Выбрать главу

— Сестра!

Яшаиха опомнилась, подошла и обняла дочь:

— Доченька моя! Что с тобой случилось?

Но Чачи смотрела на отца. Какие вести он принес? Что он скажет? Сумеет ли ее понять?

— Отец, хоть убей меня сейчас на этом месте, но за Макара Чужгана я не пойду!

Яшай не выдержал и заплакал. Глядя на дочь и утирая слезы, он сказал:

— Не бойся, дочка. Бог сохранил тебя от лихих злодеев. Я тебя никогда не отдам в их дом. Ведь Чужганиха — зверь, не человек.

— Злее ее в трех волостях не сыщешь, — добавил дед Левентей. — Ну, ты, дочка, спаслась, как бы теперь спасти Сакара?

Услышав это имя, Чачи вспыхнула и, не сказав ни слова, вышла из избы…

3

В это утро Григорий Петрович проснулся поздно. В голове шумело, словно после похмелья. То, что случилось ночью, казалось ему сном. Правда ли, что все так и было? Видно, правда: рядом с ним, спокойно дыша, спала Чачи. Румянец на ее лице, казалось, стал еще ярче. Длинные ресницы, алебастровой белизны лоб. Как могла такая девушка родиться в бедной марийской семье? Любуясь Чачи, Григорий Петрович терзался раскаяньем.

«Как же это я! Как не смог сдержать себя?! Теперь, конечно, следует обвенчаться», — думал он.

Немного полежав, он встал. Чачи не просыпалась. Григорий Петрович подумал о Тамаре, сердце защемило, словно его сдавили клещами. Да, Тамара очень обидела его, такая обида никогда не забывается!.. От Тамары мысли Григория Петровича перешли к ее отцу. И чем больше думал он о земском начальнике, тем больше удивлялся, зачем, для чего он ходил туда? Ведь надо было предвидеть, что родовитый помещик и сын бедного марийца не могут иметь ничего общего. Ведь и прежде слышал Григорий Петрович, как аркамбальские мужики говорили о Звереве: «Будто и не человек наш земский, совсем не жалеет народ…»

Еще в 1906 году произошел случай, который в Аркамбале помнят и сейчас.

В 1905 году случился неурожай. А что уродилось, было заражено спорыньей, или, как еще называют, рожками. Когда цветет, рожь, в пестики попадают споры грибка. Растут зерна, растет и грибок, и в конце концов покрывает все зерно. Пораженное грибком зерно изгибается наподобие бараньего рога, отсюда и название.
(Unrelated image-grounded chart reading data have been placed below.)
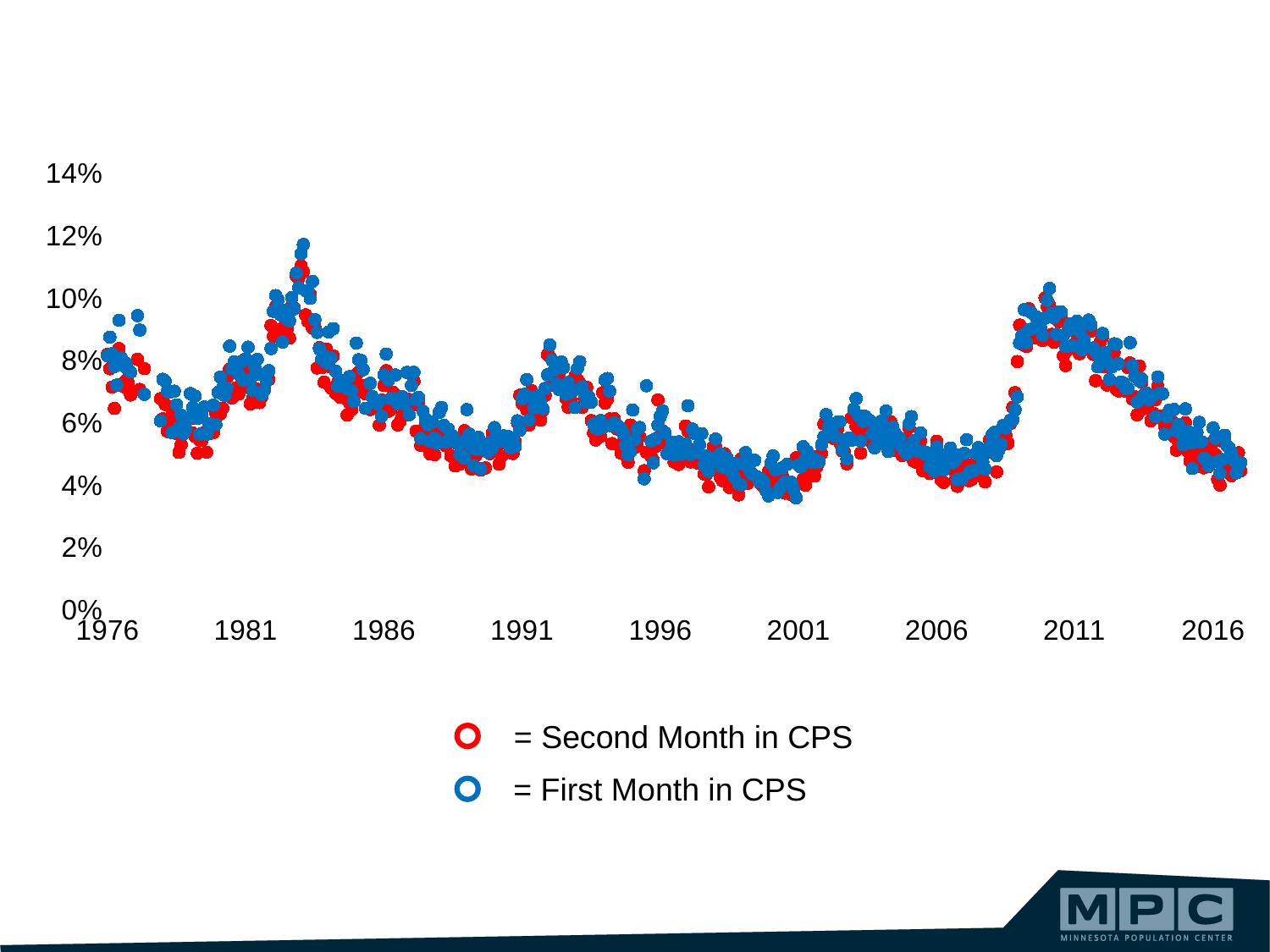
Do the values rise or fall along the x axis from 2006 to 2010? rise How many series does the legend list? 2 Are the values at the right end of the chart, near 2016, greater or less than 6%? less How many year labels are shown on the x axis? 9 Which series is plotted with blue markers? First Month in CPS Are the values around the year 2000 greater or less than 6%? less Which series is plotted with red markers? Second Month in CPS Which is higher: the peak shortly after 1981 or the peak shortly before 2011? The peak shortly after 1981 Do the values rise or fall along the x axis from 2011 to 2016? fall Are the values at the peak just after 1981 (around 1983) greater or less than 10%? greater What kind of chart is shown on the slide? Scatter chart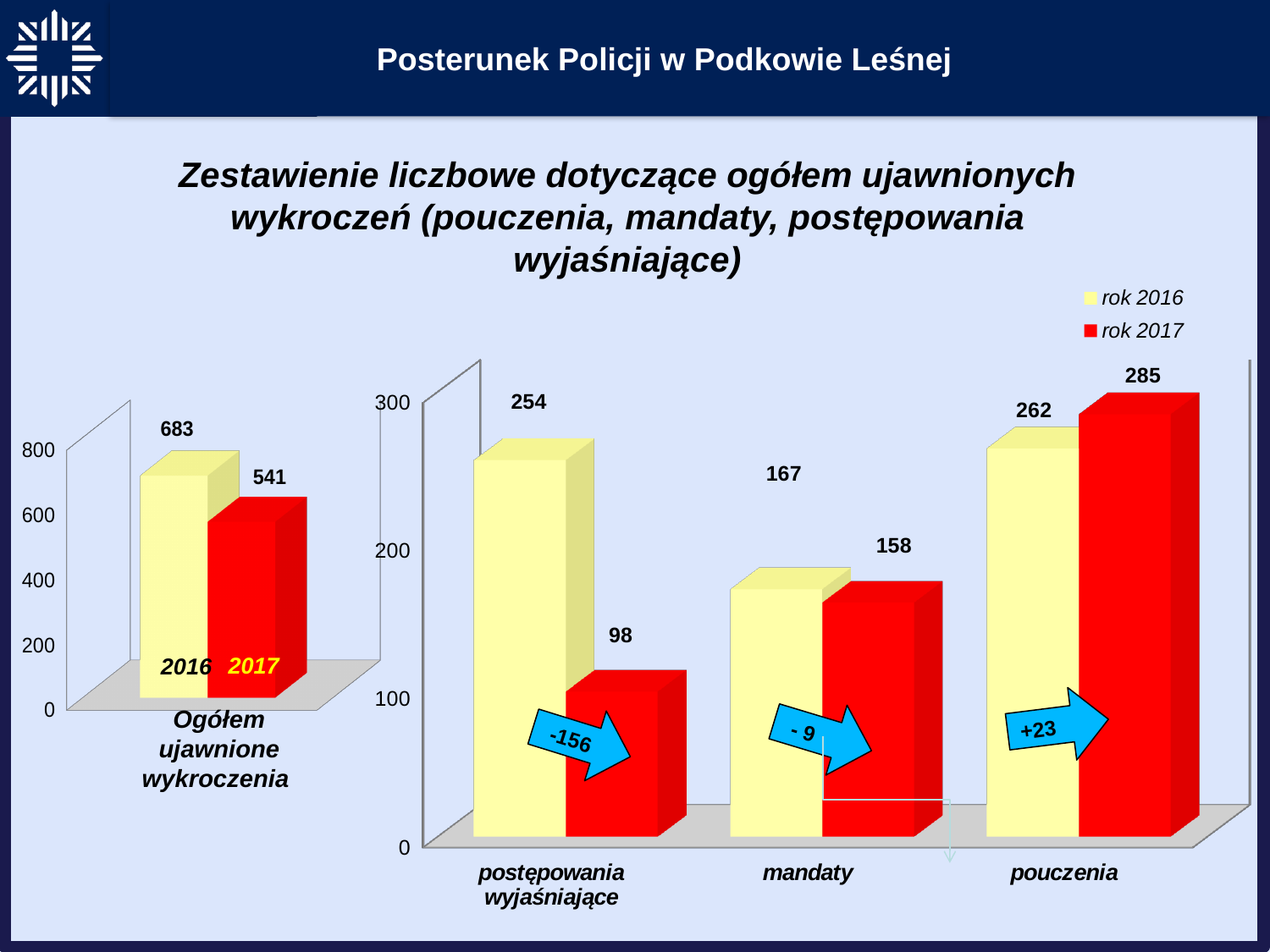
In the right chart, which category has the highest rok 2017 value? pouczenia In the right chart, which is larger for pouczenia: the rok 2016 value or the rok 2017 value? rok 2017 In the right chart, what is the rok 2017 value for mandaty? 158 What kind of chart is the right chart? bar chart In the left chart (Ogółem ujawnione wykroczenia), what is the value for 2016? 683 In the right chart, what is the difference between the rok 2016 and rok 2017 values for postępowania wyjaśniające? 156 In the right chart, which category has the lowest rok 2017 value? postępowania wyjaśniające In the right chart, what is the rok 2017 value for pouczenia? 285 How many series does the legend of the right chart list? 2 In the left chart (Ogółem ujawnione wykroczenia), what is the difference between the 2016 and 2017 values? 142 In the left chart (Ogółem ujawnione wykroczenia), what is the value for 2017? 541 In the right chart, what is the rok 2016 value for postępowania wyjaśniające? 254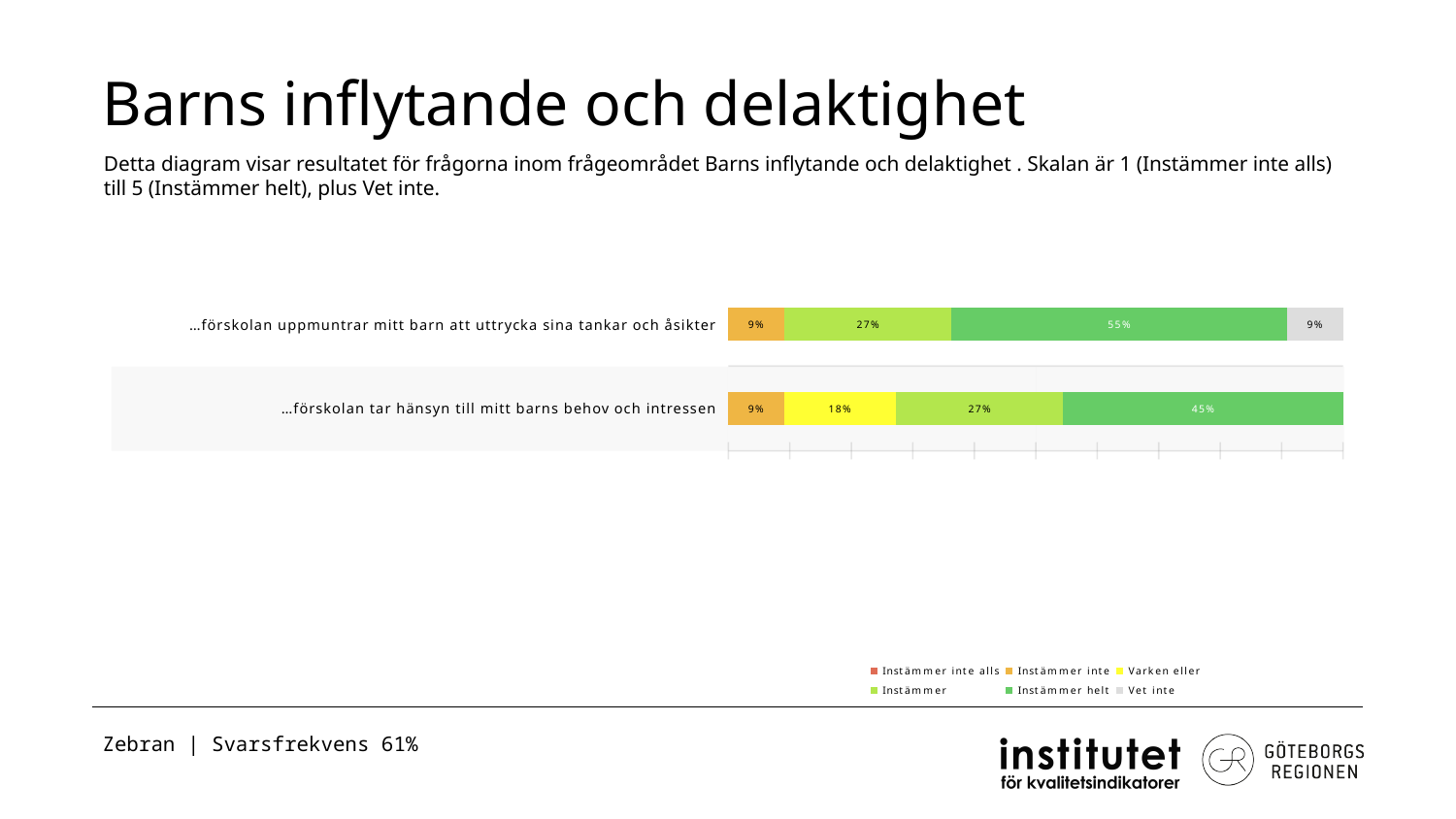
What is the 'Instämmer helt' value for '…förskolan uppmuntrar mitt barn att uttrycka sina tankar och åsikter'? 55% What is the difference between the 'Instämmer helt' values of the two categories? 10% What is the 'Varken eller' value for '…förskolan tar hänsyn till mitt barns behov och intressen'? 18% How many categories (questions) are plotted in the chart? 2 Which legend entry is shown in grey? Vet inte How many series does the legend list? 6 What is the 'Instämmer helt' value for '…förskolan tar hänsyn till mitt barns behov och intressen'? 45% Which category has the higher 'Instämmer helt' value? …förskolan uppmuntrar mitt barn att uttrycka sina tankar och åsikter Is the 'Instämmer' value larger for '…förskolan uppmuntrar mitt barn att uttrycka sina tankar och åsikter' or for '…förskolan tar hänsyn till mitt barns behov och intressen'? They are equal (27%) What kind of chart is shown on the slide? stacked bar chart What is the 'Vet inte' value for '…förskolan uppmuntrar mitt barn att uttrycka sina tankar och åsikter'? 9% What is the total of the labelled segments in the bar for '…förskolan tar hänsyn till mitt barns behov och intressen'? 99%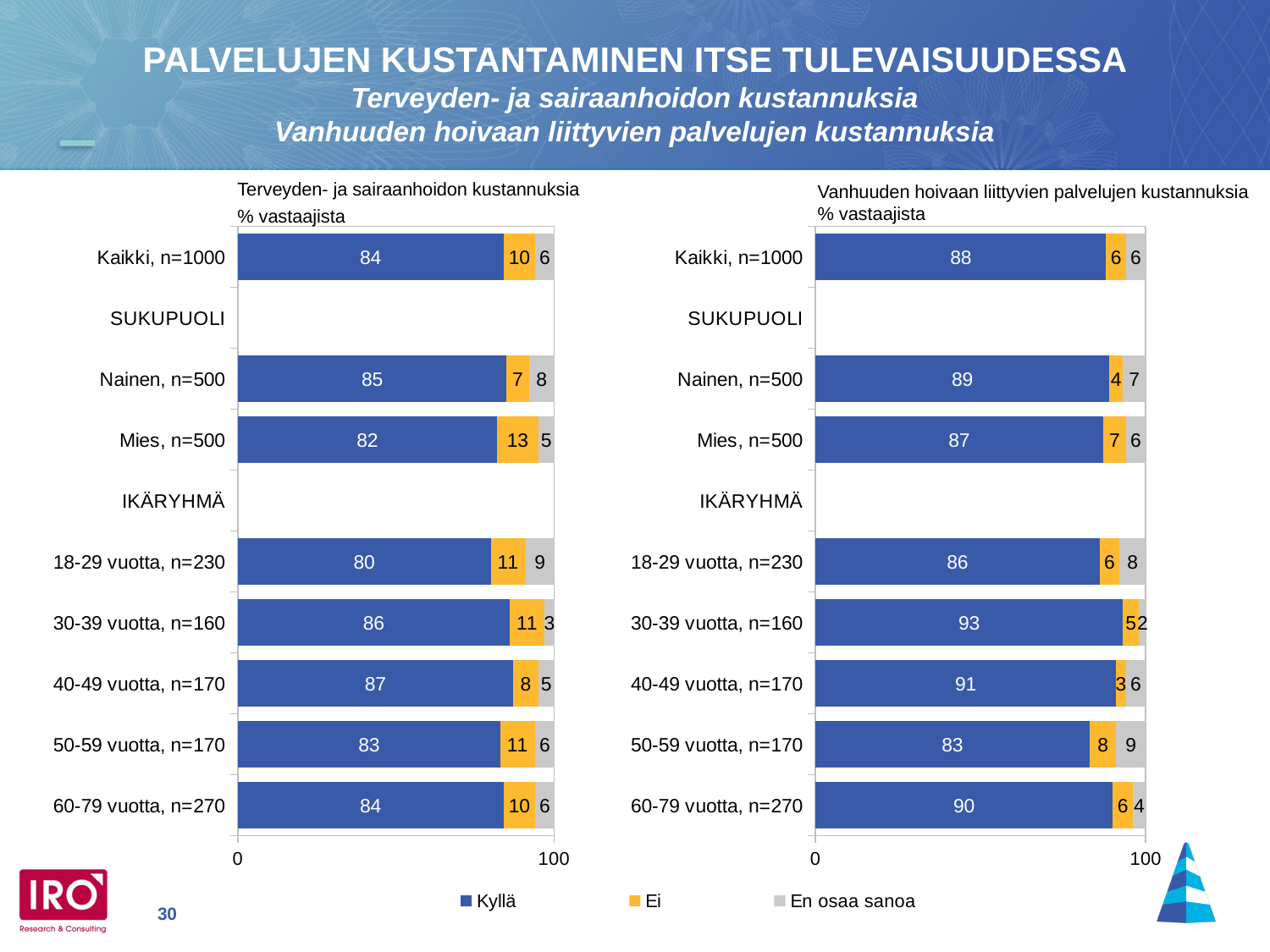
In the left chart (Terveyden- ja sairaanhoidon kustannuksia), what is the total of the stacked bar for 18-29 vuotta, n=230? 100 In the right chart (Vanhuuden hoivaan liittyvien palvelujen kustannuksia), what is the Kyllä value for 30-39 vuotta, n=160? 93 In the left chart (Terveyden- ja sairaanhoidon kustannuksia), what is the Kyllä value for Kaikki, n=1000? 84 In the left chart (Terveyden- ja sairaanhoidon kustannuksia), what is the difference between the Kyllä values for Nainen, n=500 and Mies, n=500? 3 In the left chart (Terveyden- ja sairaanhoidon kustannuksia), which category has the highest Kyllä value? 40-49 vuotta, n=170 In the right chart (Vanhuuden hoivaan liittyvien palvelujen kustannuksia), which category has the lowest Kyllä value? 50-59 vuotta, n=170 How many series does the legend list? 3 Which legend entry is shown in orange? Ei What kind of chart is shown on the left of the slide? Stacked bar chart In the right chart (Vanhuuden hoivaan liittyvien palvelujen kustannuksia), what is the En osaa sanoa value for 50-59 vuotta, n=170? 9 In the left chart (Terveyden- ja sairaanhoidon kustannuksia), what is the Ei value for Mies, n=500? 13 In the right chart (Vanhuuden hoivaan liittyvien palvelujen kustannuksia), which has the larger Kyllä value: 18-29 vuotta, n=230 or 60-79 vuotta, n=270? 60-79 vuotta, n=270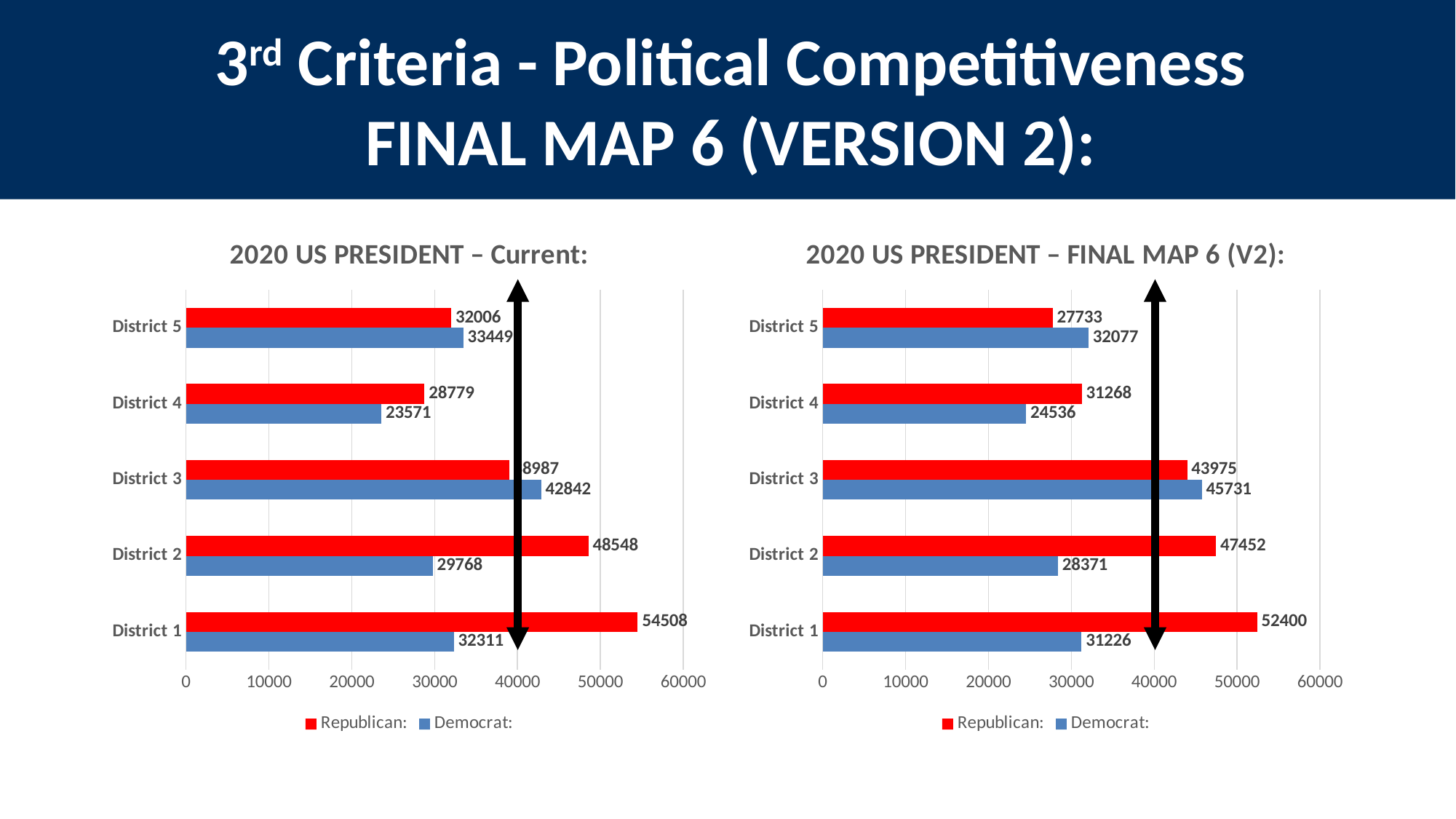
In the '2020 US PRESIDENT – Current:' chart, which district has the highest Republican value? District 1 In the '2020 US PRESIDENT – FINAL MAP 6 (V2):' chart, which is larger for District 4, the Republican or the Democrat value? Republican What kind of chart is the '2020 US PRESIDENT – FINAL MAP 6 (V2):' chart? Bar chart How many series does the legend of the '2020 US PRESIDENT – Current:' chart list? 2 In the '2020 US PRESIDENT – FINAL MAP 6 (V2):' chart, what is the difference between the Republican and Democrat values for District 1? 21174 In the '2020 US PRESIDENT – FINAL MAP 6 (V2):' chart, what is the Democrat value for District 3? 45731 In the '2020 US PRESIDENT – Current:' chart, what colour represents the Democrat series? Blue In the '2020 US PRESIDENT – Current:' chart, what is the Republican value for District 1? 54508 In the '2020 US PRESIDENT – FINAL MAP 6 (V2):' chart, what is the Republican value for District 5? 27733 In the '2020 US PRESIDENT – Current:' chart, is the Democrat value for District 3 greater or less than 40000? greater How many districts are shown in the '2020 US PRESIDENT – FINAL MAP 6 (V2):' chart? 5 In the '2020 US PRESIDENT – Current:' chart, which district has the lowest Democrat value? District 4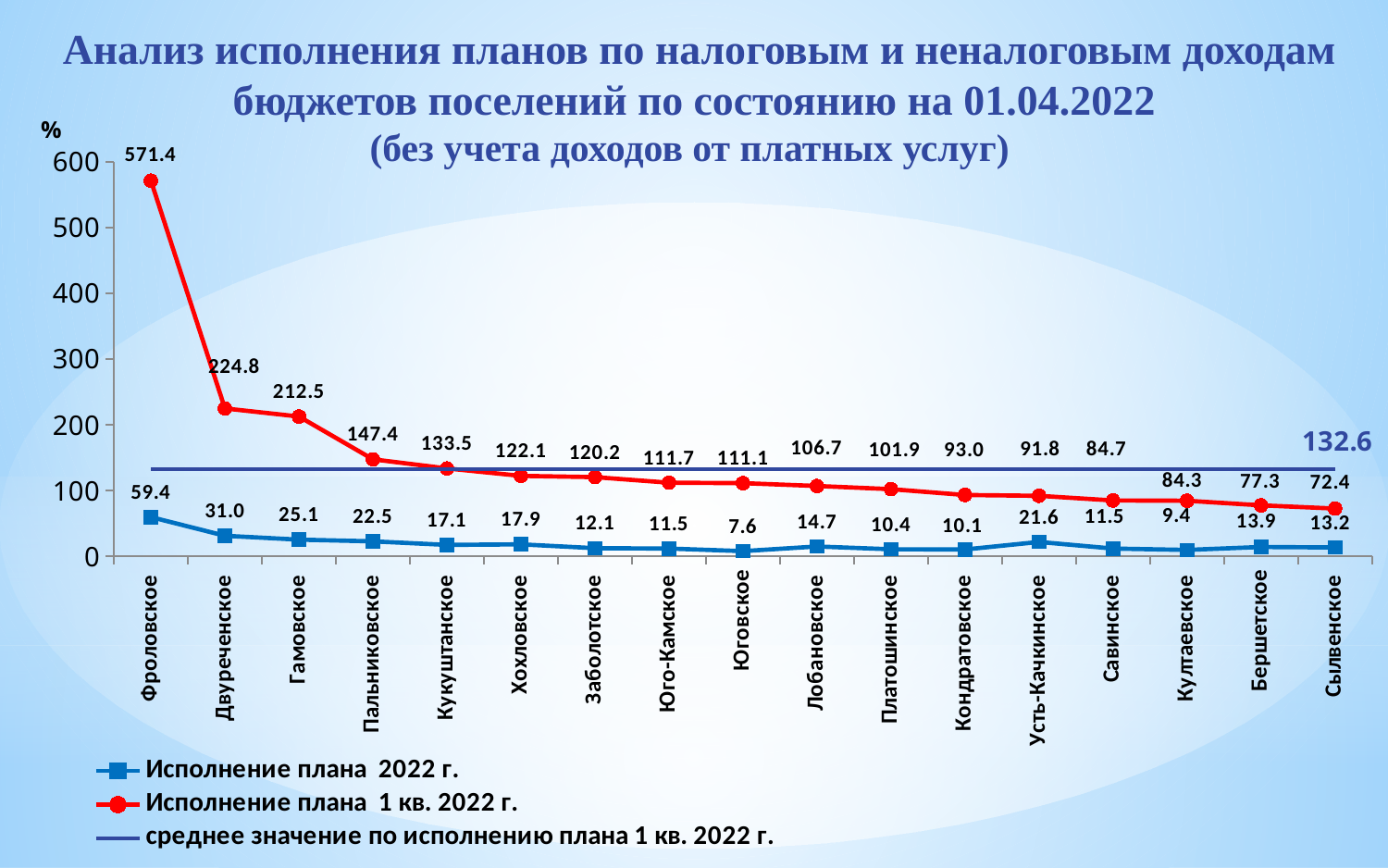
What is the value of the line "среднее значение по исполнению плана 1 кв. 2022 г."? 132.6 Does the series "Исполнение плана 1 кв. 2022 г." rise or fall from left to right along the x axis? Fall What is the difference between the "Исполнение плана 1 кв. 2022 г." values for Двуреченское and Гамовское? 12.3 How many entries does the legend list? 3 Which series is drawn with the blue line and square markers? Исполнение плана 2022 г. In the series "Исполнение плана 2022 г.", which is larger: Хохловское or Кукуштанское? Хохловское How many settlements are shown on the x axis? 17 What is the value for Усть-Качкинское in the series "Исполнение плана 2022 г."? 21.6 Which settlement has the highest value in the series "Исполнение плана 1 кв. 2022 г."? Фроловское What is the value for Фроловское in the series "Исполнение плана 1 кв. 2022 г."? 571.4 Which settlement has the lowest value in the series "Исполнение плана 2022 г."? Юговское What kind of chart is shown on the slide? Line chart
В хорошие годы спорыньей поражаются только редкие зерна, и тогда марийцы говорят:

— Нынче будем с хлебом — на полях мало рожков…

В 1905 году чуть ли не в каждом колосе ржи было больше половины больных зерен. Мука из зараженного зерна ядовита. От испеченного из такой муки хлеба, особенно от теплого, у человека сводит суставы.

Шеръяльские марийцы прожили осень и зиму, питаясь яровым хлебом и всем, чем придется, к весне 1906 года у них осталась лишь зараженная спорыньей рожь. Делать нечего, принялись и за нее. Люди начали болеть. Измученные голодом и болезнью, бедняки сорвали замки с дверей общинного склада, где хранился запас ржи, и распределили ее между собой. Прежде они не раз ходили к земскому начальнику, просили дозволить поделить хлеб, но он не давал разрешения. То, что они самовольно раздали хлеб, земский начальник посчитал бунтом и послал в Шеръялы волостного старшину с тем, чтобы арестовать, зачинщиков. Как ни рыскал, как ни старался старшина, но так и не нашел зачинщиков. Да и кого искать? Кто зачинщик? Зачинщик — голод! А земский начальник не желает этого понять…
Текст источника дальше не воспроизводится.